Desta notevole preoccupazione la situazione di moltissime ragazze e giovani donne arrestate durante le manifestazioni del 4 Novembre e trasferite in luoghi di detenzione sconosciuti, fuori dal raggio di azione di attivisti e supervisori per i diritti umani. Si affaccia l’ipotesi che questi arresti siano stati preventivamente pianificati dalle autorità, vista la repentina smentita da parte delle forze di polizia in merito all’arresto di molte donne. Una smentita che suona ancora più sospettosa se si considera che tra le 100 persone arrestate il 4 novembre la maggioranza di esse è costituita da giovanissime.

Stando a diverse notizie, la maggior parte delle donne arrestate sono state trasferite nella famigerata prigione di Khorin, vicino Varamin, tristemente nota per terribili crimini ed abusi: una seconda Kharizak. Inoltre ad avvallare simili notizie contribuisce il trasferimento di molti detenuti “regolari” di Khorin nella prigione di Evin per far spazio ai nuovi arrivi.

In ultima analisi le preoccupazioni per il trasferimento di manifestanti nel centro di detenzione a Varamin sono state indirettamente confermate da Sohrab Soleymani, capo delle prigioni di Teheran. Mr. Soleymani ha riferito all'agenzia di stampa Mehr, che "Khoreyn" è un centro di detenzione utilizzato esclusivamente per “crimini generici” in cui sono coinvolti unicamente individui “della zona". Ha affermato inoltre che al momento sono registrate 40-50 criminali di sesso femminile nel centro e che nessuno di loro è stato arrestato il 4 novembre.
  • >>Le famiglie dei prigionieri politici protestano contro le disumane condizioni delle carceri
Accorata e veemente lettera di protesta di alcune famiglie dei circa 50 prigionieri politici - ancora detenuti dalle proteste post elettorali di giugno - sulle disastrose condizioni del carcere di Evin. In particolare le sezioni numero 7 ed 8 dove è confinata la maggior parte di essi. Senza considerare che molti prigionieri in seguito alle legittime proteste per le precarie condizioni di vita della prigione, sono stati in tutta risposta mandati in isolamento.

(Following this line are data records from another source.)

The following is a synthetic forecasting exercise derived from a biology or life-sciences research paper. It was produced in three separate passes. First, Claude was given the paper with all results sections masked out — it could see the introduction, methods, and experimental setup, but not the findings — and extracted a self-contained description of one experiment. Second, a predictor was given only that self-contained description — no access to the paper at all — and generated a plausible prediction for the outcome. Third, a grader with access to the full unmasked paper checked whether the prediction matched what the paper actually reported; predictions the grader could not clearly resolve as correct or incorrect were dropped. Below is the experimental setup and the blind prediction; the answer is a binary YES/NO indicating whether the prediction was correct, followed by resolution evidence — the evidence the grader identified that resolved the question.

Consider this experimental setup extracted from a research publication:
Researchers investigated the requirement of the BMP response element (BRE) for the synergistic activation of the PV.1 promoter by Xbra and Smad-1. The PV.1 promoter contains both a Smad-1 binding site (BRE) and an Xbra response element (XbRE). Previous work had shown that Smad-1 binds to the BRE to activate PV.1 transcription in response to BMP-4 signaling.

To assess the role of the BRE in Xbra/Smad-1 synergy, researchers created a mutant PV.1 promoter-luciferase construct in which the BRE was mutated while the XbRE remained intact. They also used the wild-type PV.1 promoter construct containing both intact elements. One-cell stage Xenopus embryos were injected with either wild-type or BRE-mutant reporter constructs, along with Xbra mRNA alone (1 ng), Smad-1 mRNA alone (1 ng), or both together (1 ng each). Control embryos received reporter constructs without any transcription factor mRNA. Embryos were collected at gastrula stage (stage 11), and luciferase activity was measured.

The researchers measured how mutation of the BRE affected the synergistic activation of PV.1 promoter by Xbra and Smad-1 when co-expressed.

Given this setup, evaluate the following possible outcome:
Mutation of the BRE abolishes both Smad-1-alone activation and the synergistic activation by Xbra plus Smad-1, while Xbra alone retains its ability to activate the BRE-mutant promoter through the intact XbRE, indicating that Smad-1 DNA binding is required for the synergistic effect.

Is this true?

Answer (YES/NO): NO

La lettera denuncia l’assoluta mancanza delle basilari norme igienico-sanitarie, la mancanza di letti per cui molti detenuti sono costretti a dormire nelle sale della sezione. Le celle sono anguste, consentono meno di mezzo metro quadrato di spazio a ciascun detenuto. Inoltre come se non bastasse, il confinamento nella sezione 8 di Evin, è un ulteriore tentativo di fare pressione psicologica sui detenuti: la sezione in questione è infatti notoriamente destinata a detenuti colpevoli di omicidio o traffico di droga. Dall’inizio delle proteste post elettorali, il regime ha arrestato più di 4.000 persone. Più di temila sono state rilasciate solo su cauzione.